El jefe

Juan Jacobo Velasco
Mánchester, Reino Unido

Los recientes acontecimientos que hemos visto desfilar los últimos meses, son lecciones que sirven para darse cuenta de muchas cosas. Por ejemplo, de cómo los discursos cambiaron abruptamente desde la idealización de objetivos por los que valía dar la batalla e intentar cambiar los cimientos del país, a una versión pesadillesca y bizarra de ese sueño, en donde el ejercicio del poder, de la manera como se plasma en la actualidad, corrige y aumenta todos los vicios que se le endilgaban a la partidocracia y a los políticos pre-revolución. El debate, la participación ciudadana, el derecho a disentir, las alternativas, los equilibrios y los contrapesos, literalmente han desaparecido en aras de una visión única, totalitaria, absoluta e inequívoca de la verdad nacional. A tal grado llega esa expresión, que pareciera intrascendente e innecesario cualquier marco institucional u organizativo que no se fragüe en Carondelet o cuente con su venia.

A mí me da la impresión de que el Gobierno (y, en las actuales condiciones, el Estado) es una oficina gigante y el jefe es el prototipo de aquellas expresiones organizacionales –por cierto, bastante prevalentes en el Ecuador- en donde su voz y visión son ley. Lo que es curioso porque el cambio prometido implicaba un ambiente laboral más horizontal, participativo y deliberativo, en donde el jefe iba a ser un guía que se retroalimentaba de los aportes de todos y funcionaba a partir de su propia restricción en el uso del poder.

Pero la oficina ahora escucha una sola voz, que muy suelta de huesos ordena qué, cómo y cuándo hacer. El que no quiere trabajar de la manera que el jefe indica, está demás. Se puede ir cuando quiera porque no está alineado. El problema es que se trata de la entidad más grande y es un emporio que tiene (y ejerce) el monopolio de casi todos los productos y servicios. Sobre todo el de la verdad. La voz y la visión del jefe es esa verdad. Cualquier disenso, por mínimo y sutil que fuere, daña el producto y la marca de la entidad. Eso el jefe lo repite hasta la saciedad y lo esgrime como argumento para alzar el tono, amenazar y, en última instancia, despedir.

El problema es que los empleados necesitan el trabajo. La oficina les da prestigio y su tajada de un poder que puede ampliarse por decisión del jefe. Y la opción de facilitar el acceso a familiares y cercanos, para que puedan beneficiarse de las ventajas que brinda la entidad.

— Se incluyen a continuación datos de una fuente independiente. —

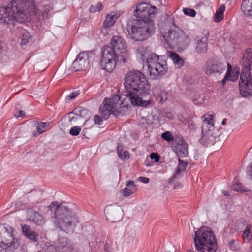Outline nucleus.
Returning a JSON list of instances; mask_svg holds the SVG:
<instances>
[{
    "label": "nucleus",
    "instance_id": "nucleus-46",
    "mask_svg": "<svg viewBox=\"0 0 252 252\" xmlns=\"http://www.w3.org/2000/svg\"><path fill=\"white\" fill-rule=\"evenodd\" d=\"M237 241L232 239L229 242V246L230 248L232 250H235L237 249V245H236Z\"/></svg>",
    "mask_w": 252,
    "mask_h": 252
},
{
    "label": "nucleus",
    "instance_id": "nucleus-61",
    "mask_svg": "<svg viewBox=\"0 0 252 252\" xmlns=\"http://www.w3.org/2000/svg\"><path fill=\"white\" fill-rule=\"evenodd\" d=\"M225 121H226V119H224V120L222 121V123H221L222 125H225V124H226Z\"/></svg>",
    "mask_w": 252,
    "mask_h": 252
},
{
    "label": "nucleus",
    "instance_id": "nucleus-60",
    "mask_svg": "<svg viewBox=\"0 0 252 252\" xmlns=\"http://www.w3.org/2000/svg\"><path fill=\"white\" fill-rule=\"evenodd\" d=\"M171 116H172V115H171V114L170 113H168V114H167V117H168V118H171Z\"/></svg>",
    "mask_w": 252,
    "mask_h": 252
},
{
    "label": "nucleus",
    "instance_id": "nucleus-63",
    "mask_svg": "<svg viewBox=\"0 0 252 252\" xmlns=\"http://www.w3.org/2000/svg\"><path fill=\"white\" fill-rule=\"evenodd\" d=\"M173 25H174V26H175V27L176 28H177V26H176L175 25V24H173Z\"/></svg>",
    "mask_w": 252,
    "mask_h": 252
},
{
    "label": "nucleus",
    "instance_id": "nucleus-55",
    "mask_svg": "<svg viewBox=\"0 0 252 252\" xmlns=\"http://www.w3.org/2000/svg\"><path fill=\"white\" fill-rule=\"evenodd\" d=\"M24 116H25V112L23 111H21V110L19 111L18 112V115H16V116L17 117H24Z\"/></svg>",
    "mask_w": 252,
    "mask_h": 252
},
{
    "label": "nucleus",
    "instance_id": "nucleus-59",
    "mask_svg": "<svg viewBox=\"0 0 252 252\" xmlns=\"http://www.w3.org/2000/svg\"><path fill=\"white\" fill-rule=\"evenodd\" d=\"M223 194L225 196H228L229 194L227 191H223Z\"/></svg>",
    "mask_w": 252,
    "mask_h": 252
},
{
    "label": "nucleus",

El jefe se encarga de todo: selecciona al personal, establece el método de organización, mercadeo y gestión. No hay detalle que deje al azar. Le gusta acaparar nichos de mercado y establecer las reglas del juego, que lo beneficien con exclusividad. No hay espacio para la competencia y eso le permite acumular poder y posibilidades de ejercerlo con sus empleados. Con esa realidad, no es raro ver que en la oficina reine el silencio y los empleados, voluntaria o inconscientemente, se conviertan en esbirros del jefe. En una horda de serviles sin remedio.